─── Data records
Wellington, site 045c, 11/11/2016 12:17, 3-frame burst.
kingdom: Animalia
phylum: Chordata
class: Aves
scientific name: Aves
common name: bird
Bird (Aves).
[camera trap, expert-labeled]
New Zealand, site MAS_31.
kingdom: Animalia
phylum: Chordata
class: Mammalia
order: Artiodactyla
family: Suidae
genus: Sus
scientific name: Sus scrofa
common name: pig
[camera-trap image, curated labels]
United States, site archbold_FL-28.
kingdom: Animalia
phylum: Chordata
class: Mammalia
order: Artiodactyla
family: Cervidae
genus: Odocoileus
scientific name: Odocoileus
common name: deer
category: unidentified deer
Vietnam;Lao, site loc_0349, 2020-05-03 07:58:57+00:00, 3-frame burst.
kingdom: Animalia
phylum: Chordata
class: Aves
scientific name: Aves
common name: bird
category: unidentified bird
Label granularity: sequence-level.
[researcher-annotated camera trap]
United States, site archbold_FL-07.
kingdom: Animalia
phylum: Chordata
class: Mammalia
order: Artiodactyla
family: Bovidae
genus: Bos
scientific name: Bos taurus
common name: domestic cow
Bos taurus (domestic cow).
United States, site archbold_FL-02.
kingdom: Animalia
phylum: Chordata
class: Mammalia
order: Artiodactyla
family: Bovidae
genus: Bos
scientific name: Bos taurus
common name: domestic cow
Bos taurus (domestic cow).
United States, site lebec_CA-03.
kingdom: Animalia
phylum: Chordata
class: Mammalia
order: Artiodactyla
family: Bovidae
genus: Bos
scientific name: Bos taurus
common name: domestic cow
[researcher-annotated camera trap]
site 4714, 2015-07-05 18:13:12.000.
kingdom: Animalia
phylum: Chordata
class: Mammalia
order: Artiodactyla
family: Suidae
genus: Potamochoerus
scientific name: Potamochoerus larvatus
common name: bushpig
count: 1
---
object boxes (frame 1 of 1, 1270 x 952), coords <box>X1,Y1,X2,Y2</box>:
──────
### Task description
Which lines run from the one containing "United States, site archbold_FL-28." to the end of the records? Transcribe exactly those, both ends included.

### Task response
United States, site archbold_FL-28.
kingdom: Animalia
phylum: Chordata
class: Mammalia
order: Artiodactyla
family: Cervidae
genus: Odocoileus
scientific name: Odocoileus
common name: deer
category: unidentified deer
Vietnam;Lao, site loc_0349, 2020-05-03 07:58:57+00:00, 3-frame burst.
kingdom: Animalia
phylum: Chordata
class: Aves
scientific name: Aves
common name: bird
category: unidentified bird
Label granularity: sequence-level.
[researcher-annotated camera trap]
United States, site archbold_FL-07.
kingdom: Animalia
phylum: Chordata
class: Mammalia
order: Artiodactyla
family: Bovidae
genus: Bos
scientific name: Bos taurus
common name: domestic cow
Bos taurus (domestic cow).
United States, site archbold_FL-02.
kingdom: Animalia
phylum: Chordata
class: Mammalia
order: Artiodactyla
family: Bovidae
genus: Bos
scientific name: Bos taurus
common name: domestic cow
Bos taurus (domestic cow).
United States, site lebec_CA-03.
kingdom: Animalia
phylum: Chordata
class: Mammalia
order: Artiodactyla
family: Bovidae
genus: Bos
scientific name: Bos taurus
common name: domestic cow
[researcher-annotated camera trap]
site 4714, 2015-07-05 18:13:12.000.
kingdom: Animalia
phylum: Chordata
class: Mammalia
order: Artiodactyla
family: Suidae
genus: Potamochoerus
scientific name: Potamochoerus larvatus
common name: bushpig
count: 1
---
object boxes (frame 1 of 1, 1270 x 952), coords <box>X1,Y1,X2,Y2</box>:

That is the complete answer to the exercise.